In the case of language evolution, Dor and Jablonka suggest it might have originated with collective explorations of a new communicative strategy (an instructive, imaginative one). Its gradual proliferation in human societies would have created a selective environment in which the plastic traits allowing language learning would evolve. Dor suggests a process in which humans were constantly trying to catch up with their new communication technology, and argues that the innate capacities humans currently possess are derivative, emergent, variable and partial. Dor sums up the argument thus: “First we invented language. Then language changed us.”

==Reception==
Reviews of the book were largely favorable, with several noting the wide-ranging implications of Dor's theory, while criticism of the book suggested it under-emphasised the role of play and took an overly-essentialist approach to language.

Daniel Dennett wrote:

Daniel Dor’s remarkable book [...] analyzes language as a “social communication technology,” banishing most of the Chomskian innateness dogmas and replacing them with reverse engineering of culturally transmitted habits and dispositions [...] Dor ignores meme theory and doesn’t rely as much as he should on evolutionary processes (and free-floating rationales), but he has clearly set out a reimagined set of specs for language, filling in many details only dimly suggested by my sketchy account. I recommend it to all serious thinkers about the phenomena of language.

Brian Boyd, reviewed the book favorably, writing:

It [Dor’s theory] promises not only to change the face of the language sciences, but also to have profound implications for anthropology, biology, cultural studies, literary studies, philosophy, politics, and religion, and for our understanding of human experience [...] Dor offers much of his theory in an ample nutshell, one bold hypothesis with eight bold subhypotheses, each challenging refutation and thereby stimulating, I predict, decades of new argument, research and discovery.

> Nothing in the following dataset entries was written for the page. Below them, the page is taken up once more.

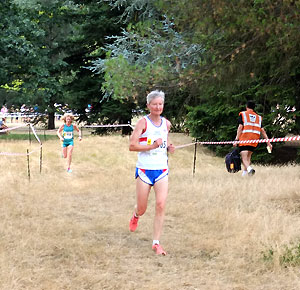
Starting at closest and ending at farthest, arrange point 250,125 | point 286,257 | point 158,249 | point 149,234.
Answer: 1. point 286,257
2. point 158,249
3. point 149,234
4. point 250,125

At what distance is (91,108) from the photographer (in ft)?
89.1

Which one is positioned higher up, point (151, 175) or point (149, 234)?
point (151, 175)

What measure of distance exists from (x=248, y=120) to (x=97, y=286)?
7.55m

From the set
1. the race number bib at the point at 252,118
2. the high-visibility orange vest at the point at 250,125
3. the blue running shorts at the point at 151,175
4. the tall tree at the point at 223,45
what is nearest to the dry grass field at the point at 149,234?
the blue running shorts at the point at 151,175

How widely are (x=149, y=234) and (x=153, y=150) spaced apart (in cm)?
146

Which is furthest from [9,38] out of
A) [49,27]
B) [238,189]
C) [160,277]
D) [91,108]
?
[160,277]

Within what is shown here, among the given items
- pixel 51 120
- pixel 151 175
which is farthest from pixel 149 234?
pixel 51 120

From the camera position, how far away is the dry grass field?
4969 millimetres

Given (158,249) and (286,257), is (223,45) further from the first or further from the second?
(286,257)

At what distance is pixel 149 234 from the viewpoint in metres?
6.93

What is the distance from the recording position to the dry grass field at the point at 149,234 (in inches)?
196

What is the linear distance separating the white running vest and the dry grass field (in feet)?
3.34

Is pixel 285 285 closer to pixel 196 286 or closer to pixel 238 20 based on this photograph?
pixel 196 286

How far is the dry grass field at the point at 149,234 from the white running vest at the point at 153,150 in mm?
1019
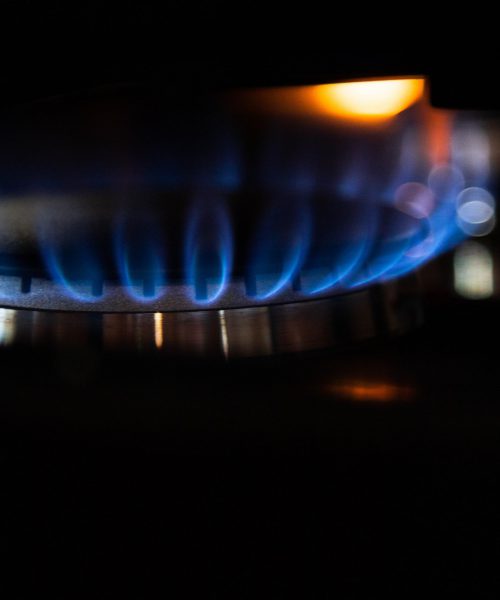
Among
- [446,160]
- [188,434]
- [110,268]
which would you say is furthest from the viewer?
[446,160]

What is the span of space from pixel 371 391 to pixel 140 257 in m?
0.23

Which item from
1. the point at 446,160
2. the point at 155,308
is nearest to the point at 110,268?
the point at 155,308

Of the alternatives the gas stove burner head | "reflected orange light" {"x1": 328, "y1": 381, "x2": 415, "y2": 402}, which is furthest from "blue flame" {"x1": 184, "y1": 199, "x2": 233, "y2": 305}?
"reflected orange light" {"x1": 328, "y1": 381, "x2": 415, "y2": 402}

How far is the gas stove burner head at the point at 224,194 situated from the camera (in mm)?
593

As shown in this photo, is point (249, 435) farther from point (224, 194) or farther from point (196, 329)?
point (224, 194)

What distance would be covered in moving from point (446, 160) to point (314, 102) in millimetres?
198

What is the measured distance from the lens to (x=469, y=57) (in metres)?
0.64

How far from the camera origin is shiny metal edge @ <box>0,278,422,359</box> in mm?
559

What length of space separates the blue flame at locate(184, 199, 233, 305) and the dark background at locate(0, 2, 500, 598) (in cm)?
7

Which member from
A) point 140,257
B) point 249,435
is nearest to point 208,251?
point 140,257

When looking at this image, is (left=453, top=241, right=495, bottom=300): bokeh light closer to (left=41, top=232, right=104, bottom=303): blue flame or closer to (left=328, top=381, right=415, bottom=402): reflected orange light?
(left=328, top=381, right=415, bottom=402): reflected orange light

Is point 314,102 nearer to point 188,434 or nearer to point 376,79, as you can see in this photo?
point 376,79

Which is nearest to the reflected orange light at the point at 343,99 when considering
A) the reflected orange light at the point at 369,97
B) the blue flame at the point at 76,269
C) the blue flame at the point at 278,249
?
the reflected orange light at the point at 369,97

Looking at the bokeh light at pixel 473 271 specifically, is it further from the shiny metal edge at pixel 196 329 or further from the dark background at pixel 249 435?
the shiny metal edge at pixel 196 329
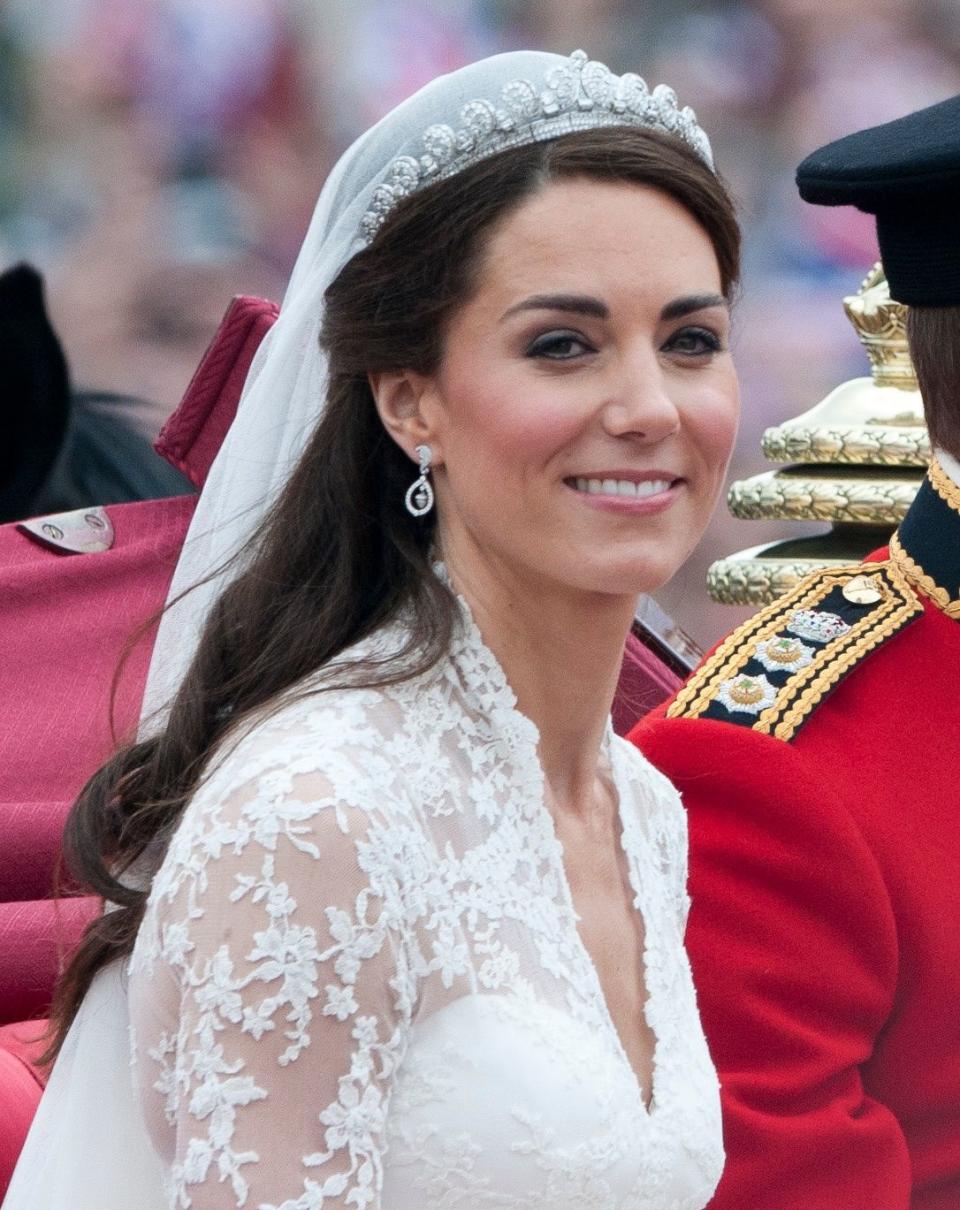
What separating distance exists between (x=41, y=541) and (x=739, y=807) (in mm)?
958

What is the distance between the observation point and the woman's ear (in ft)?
5.02

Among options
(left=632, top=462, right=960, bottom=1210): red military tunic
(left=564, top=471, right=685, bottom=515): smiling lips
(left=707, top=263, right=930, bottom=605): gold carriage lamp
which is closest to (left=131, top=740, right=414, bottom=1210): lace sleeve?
(left=564, top=471, right=685, bottom=515): smiling lips

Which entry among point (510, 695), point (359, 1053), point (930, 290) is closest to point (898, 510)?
point (930, 290)

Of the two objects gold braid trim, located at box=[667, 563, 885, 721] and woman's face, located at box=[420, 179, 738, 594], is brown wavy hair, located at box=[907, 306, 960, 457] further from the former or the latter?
woman's face, located at box=[420, 179, 738, 594]

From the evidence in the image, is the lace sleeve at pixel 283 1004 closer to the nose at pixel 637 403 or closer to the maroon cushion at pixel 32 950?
the nose at pixel 637 403

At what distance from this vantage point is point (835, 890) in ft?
5.87

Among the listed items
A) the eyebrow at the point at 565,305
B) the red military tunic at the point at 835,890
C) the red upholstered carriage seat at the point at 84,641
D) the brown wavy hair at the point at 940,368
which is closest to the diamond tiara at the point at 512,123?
the eyebrow at the point at 565,305

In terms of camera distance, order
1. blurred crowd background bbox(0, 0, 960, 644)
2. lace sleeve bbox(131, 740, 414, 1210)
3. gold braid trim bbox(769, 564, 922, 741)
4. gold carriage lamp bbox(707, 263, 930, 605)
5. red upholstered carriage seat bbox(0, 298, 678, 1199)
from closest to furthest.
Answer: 1. lace sleeve bbox(131, 740, 414, 1210)
2. gold braid trim bbox(769, 564, 922, 741)
3. red upholstered carriage seat bbox(0, 298, 678, 1199)
4. gold carriage lamp bbox(707, 263, 930, 605)
5. blurred crowd background bbox(0, 0, 960, 644)

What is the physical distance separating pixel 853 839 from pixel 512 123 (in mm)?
615

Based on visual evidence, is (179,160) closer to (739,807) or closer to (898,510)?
(898,510)

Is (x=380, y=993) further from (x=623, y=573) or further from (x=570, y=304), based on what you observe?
(x=570, y=304)

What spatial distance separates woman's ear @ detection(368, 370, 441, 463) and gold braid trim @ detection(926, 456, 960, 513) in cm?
53

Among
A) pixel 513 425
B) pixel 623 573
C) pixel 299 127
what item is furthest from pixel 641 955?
pixel 299 127

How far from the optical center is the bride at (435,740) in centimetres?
131
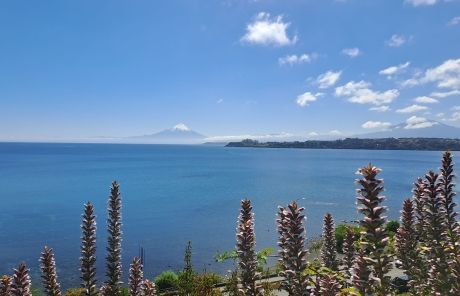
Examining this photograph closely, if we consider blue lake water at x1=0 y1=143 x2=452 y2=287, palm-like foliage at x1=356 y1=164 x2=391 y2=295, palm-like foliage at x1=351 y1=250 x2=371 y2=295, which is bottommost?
blue lake water at x1=0 y1=143 x2=452 y2=287

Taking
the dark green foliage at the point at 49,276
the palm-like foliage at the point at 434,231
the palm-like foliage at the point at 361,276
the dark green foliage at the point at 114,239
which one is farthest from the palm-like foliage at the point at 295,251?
the dark green foliage at the point at 114,239

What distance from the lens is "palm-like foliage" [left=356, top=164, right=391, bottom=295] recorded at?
5.48 meters

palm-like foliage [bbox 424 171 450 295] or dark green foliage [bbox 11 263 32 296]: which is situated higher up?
palm-like foliage [bbox 424 171 450 295]

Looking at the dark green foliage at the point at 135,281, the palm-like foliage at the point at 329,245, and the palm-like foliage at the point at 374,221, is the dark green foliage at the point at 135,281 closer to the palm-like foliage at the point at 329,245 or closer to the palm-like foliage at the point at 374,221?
the palm-like foliage at the point at 329,245

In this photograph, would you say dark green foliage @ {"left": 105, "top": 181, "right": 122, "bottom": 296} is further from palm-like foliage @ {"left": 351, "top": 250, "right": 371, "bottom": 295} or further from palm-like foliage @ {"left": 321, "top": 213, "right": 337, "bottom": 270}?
palm-like foliage @ {"left": 351, "top": 250, "right": 371, "bottom": 295}

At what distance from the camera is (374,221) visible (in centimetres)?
552

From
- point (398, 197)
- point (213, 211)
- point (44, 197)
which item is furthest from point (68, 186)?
point (398, 197)

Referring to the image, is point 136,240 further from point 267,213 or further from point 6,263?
point 267,213

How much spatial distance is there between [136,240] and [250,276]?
59734 mm

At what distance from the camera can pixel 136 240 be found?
63750 millimetres

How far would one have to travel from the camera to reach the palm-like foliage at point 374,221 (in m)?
5.48

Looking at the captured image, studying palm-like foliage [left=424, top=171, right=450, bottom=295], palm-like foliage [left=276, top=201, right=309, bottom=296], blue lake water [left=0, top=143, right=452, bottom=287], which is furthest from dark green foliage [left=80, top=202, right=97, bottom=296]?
blue lake water [left=0, top=143, right=452, bottom=287]

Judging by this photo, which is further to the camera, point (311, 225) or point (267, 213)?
point (267, 213)

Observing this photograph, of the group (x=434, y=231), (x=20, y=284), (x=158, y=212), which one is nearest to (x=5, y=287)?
(x=20, y=284)
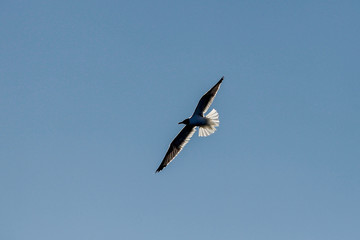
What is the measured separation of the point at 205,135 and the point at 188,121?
41.1 inches

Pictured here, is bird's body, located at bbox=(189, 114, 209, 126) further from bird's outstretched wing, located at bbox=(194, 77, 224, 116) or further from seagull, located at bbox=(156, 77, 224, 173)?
bird's outstretched wing, located at bbox=(194, 77, 224, 116)

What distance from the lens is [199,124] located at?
22.4 m

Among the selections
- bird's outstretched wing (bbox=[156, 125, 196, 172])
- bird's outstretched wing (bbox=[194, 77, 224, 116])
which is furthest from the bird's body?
bird's outstretched wing (bbox=[156, 125, 196, 172])

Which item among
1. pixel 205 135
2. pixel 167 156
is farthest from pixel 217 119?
pixel 167 156

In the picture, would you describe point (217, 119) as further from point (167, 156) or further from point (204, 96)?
point (167, 156)

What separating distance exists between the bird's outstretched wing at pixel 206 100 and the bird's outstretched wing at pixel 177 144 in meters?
1.59

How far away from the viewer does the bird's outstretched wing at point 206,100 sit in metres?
20.7

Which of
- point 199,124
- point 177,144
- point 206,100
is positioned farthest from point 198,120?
point 177,144

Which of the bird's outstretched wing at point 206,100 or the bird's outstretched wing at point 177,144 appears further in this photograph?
the bird's outstretched wing at point 177,144

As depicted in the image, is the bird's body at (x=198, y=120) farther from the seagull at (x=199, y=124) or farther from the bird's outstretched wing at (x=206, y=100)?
the bird's outstretched wing at (x=206, y=100)

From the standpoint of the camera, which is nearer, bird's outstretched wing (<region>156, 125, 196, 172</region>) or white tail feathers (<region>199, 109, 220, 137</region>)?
white tail feathers (<region>199, 109, 220, 137</region>)

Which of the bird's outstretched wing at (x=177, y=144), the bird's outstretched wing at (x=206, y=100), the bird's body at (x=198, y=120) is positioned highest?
the bird's outstretched wing at (x=206, y=100)

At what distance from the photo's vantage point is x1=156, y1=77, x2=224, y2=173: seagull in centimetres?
2122

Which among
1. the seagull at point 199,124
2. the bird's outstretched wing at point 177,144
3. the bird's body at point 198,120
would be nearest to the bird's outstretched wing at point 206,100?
the seagull at point 199,124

Gurpinder Lalli, reviewing the book for The British Society for Literature and Science, likewise wrote:
Dor's book has the potential to establish a new foundation for a communicative socially-based linguistic theory. Dor offers a framework for bringing together the two sides of linguistics which typically form psycholinguistics and socio-linguistics, and the book is about unpacking the tensions across the cognitive-social divide that can be said to be at play in trying to theorize new constructs.

Andrzej Pawelec wrote that Dor's book challenged the cognitive perspective on language “in an unparalleled manner”, a challenge which would in time lead to a paradigm shift.